*Kutipan Halaman*
20 August 2008

TK Di Tengah Pasar

Oleh: Imam Shofwan

Mulanya anak-anak sering merengek dan minta kembali ke rumah setiap saat, lebih-lebih kalau malam. Ini bikin Lilik Kaminah, korban Lapindo asal desa Reno Kenongo di pengungsian pasar baru Porong, tambah senewen. Mereka sudah pusing memikirkan rumah dan tempat kerja mereka yang musnah diterjang lumpur. Akibatnya, anak-anak jadi dibiarkan main apa saja tanpa pengawasan. Mereka cari jalan mudah.

"Hidupe nggak normal, terlalu bebas, sing penting mburu menenge, lek nggak sumpek -hidupnya tidak normal, terlalu bebas, yang penting tidak menangis, biar tidak (makin) sumpek," tutur ibu 30 tahun yang biasa dipanggil Mbak Kami.

Desa Reno Kenongo punya lima dukuh, sejak meluapnya lumpur Lapindo Mei 2006, secara bertahap desa-desa ini terendam lumpur; pertama tiga dukuh; Balung Nongo, Wangkal dan Reno Mencil. Penduduknya lalu mengungsi di balai desa Reno Kenongo. Sementara dua dukuh lainnya; Sengon dan Reno masih bisa ditempati.

*Latihan Soal*
A. Ringkas paragraf dalam kutipan halaman tentang pengungsi Lapindo yang diawali "Desa Reno Kenongo punya lima dukuh" menjadi daftar poin tanpa menghilangkan fakta utamanya.
B. Tulis kelanjutan kutipan halaman tentang pengungsi Lapindo, mulai setelah kalimat terakhirnya.

*Baris Data*
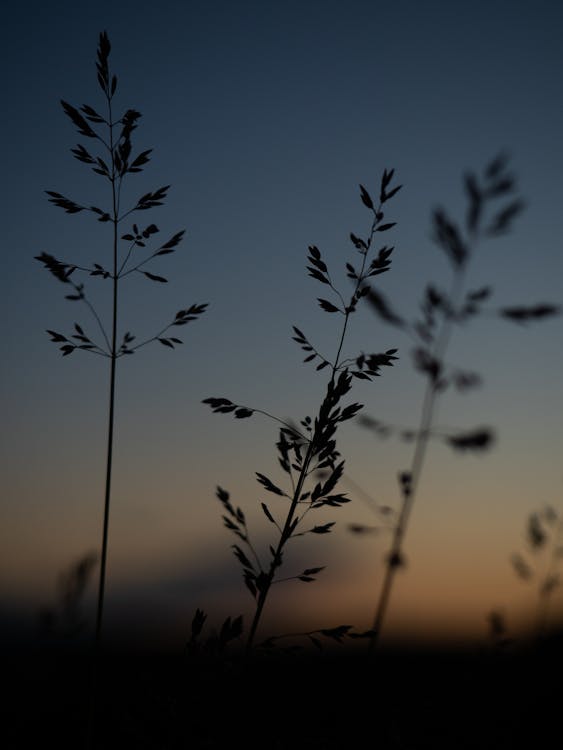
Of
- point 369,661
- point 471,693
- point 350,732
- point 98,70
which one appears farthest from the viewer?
point 471,693

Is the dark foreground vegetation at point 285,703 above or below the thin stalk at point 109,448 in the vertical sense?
below

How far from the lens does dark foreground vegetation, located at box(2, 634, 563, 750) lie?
8.20 feet

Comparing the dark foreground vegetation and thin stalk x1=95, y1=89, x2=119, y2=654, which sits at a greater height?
thin stalk x1=95, y1=89, x2=119, y2=654

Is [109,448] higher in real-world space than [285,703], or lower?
higher

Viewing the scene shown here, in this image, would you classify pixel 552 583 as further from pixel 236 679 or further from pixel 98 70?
pixel 98 70

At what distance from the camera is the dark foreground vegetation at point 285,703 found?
8.20 ft

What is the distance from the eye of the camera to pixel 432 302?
2.32 m

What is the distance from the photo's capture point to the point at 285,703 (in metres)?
4.46

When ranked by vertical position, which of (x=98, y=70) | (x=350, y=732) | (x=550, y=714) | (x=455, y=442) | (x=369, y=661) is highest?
(x=98, y=70)

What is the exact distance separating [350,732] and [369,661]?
68.4 inches

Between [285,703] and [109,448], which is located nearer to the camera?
[109,448]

*Pembahasan Soal*
A.
- Desa Reno Kenongo terdiri atas lima dukuh.
- Sejak lumpur Lapindo meluap pada Mei 2006, dukuh-dukuhnya terendam secara bertahap.
- Yang pertama terendam adalah tiga dukuh: Balung Nongo, Wangkal, dan Reno Mencil.
- Penduduk ketiga dukuh itu mengungsi ke balai desa Reno Kenongo.
- Dua dukuh lainnya, Sengon dan Reno, masih bisa ditempati.

B.
Namun setelah meledaknya pipa gas pertamina di dekat lokasi luapan lumpur pada 22 November 2006. Ledakan ini menyebabkan tanggul lumpur ambrol dan lima dukuh di Reno Kenongo tenggelam lumpur termasuk balai desa yang digunakan mengungsi. Orang-orang Balung Nongo, Wangkal dan Reno Mencil lantas terpencar mencari kontrakan sementara warga Sengon dan Reno mengungsi ke pasar Baru Porong. Beberapa media memberitakan ledakan ini mengakibatkan 8-14 orang meninggal namun banyak penduduk yang meyakini korbannya jauh lebih banyak.

Keadaan semacam ini berlangsung hingga satu tahun dan Lapindo belum punya kejelasan tanggungjawabnya atas musibah pada warga ini. Walau mumet dengan ketidakjelasan ini. Mereka tak ingin kehilangan semuanya. Paling tidak mereka ingin anak-anak mereka lebih baik dan tak ingin mereka juga larut dalam kepiluan.

Ide inilah yang kemudian melatarbelakangi pendirian TK Muhajirin di tengah-tengah pengungsian pasar baru Porong. Nama 'Muhajirin' dipilih untuk pengingat bahwa mereka hijrah (lebih tepatnya diusir) dari tempat tinggal mereka menuju pengungsian.
"Anak di pengungsian pasar baru Porong" (foto: Imam S)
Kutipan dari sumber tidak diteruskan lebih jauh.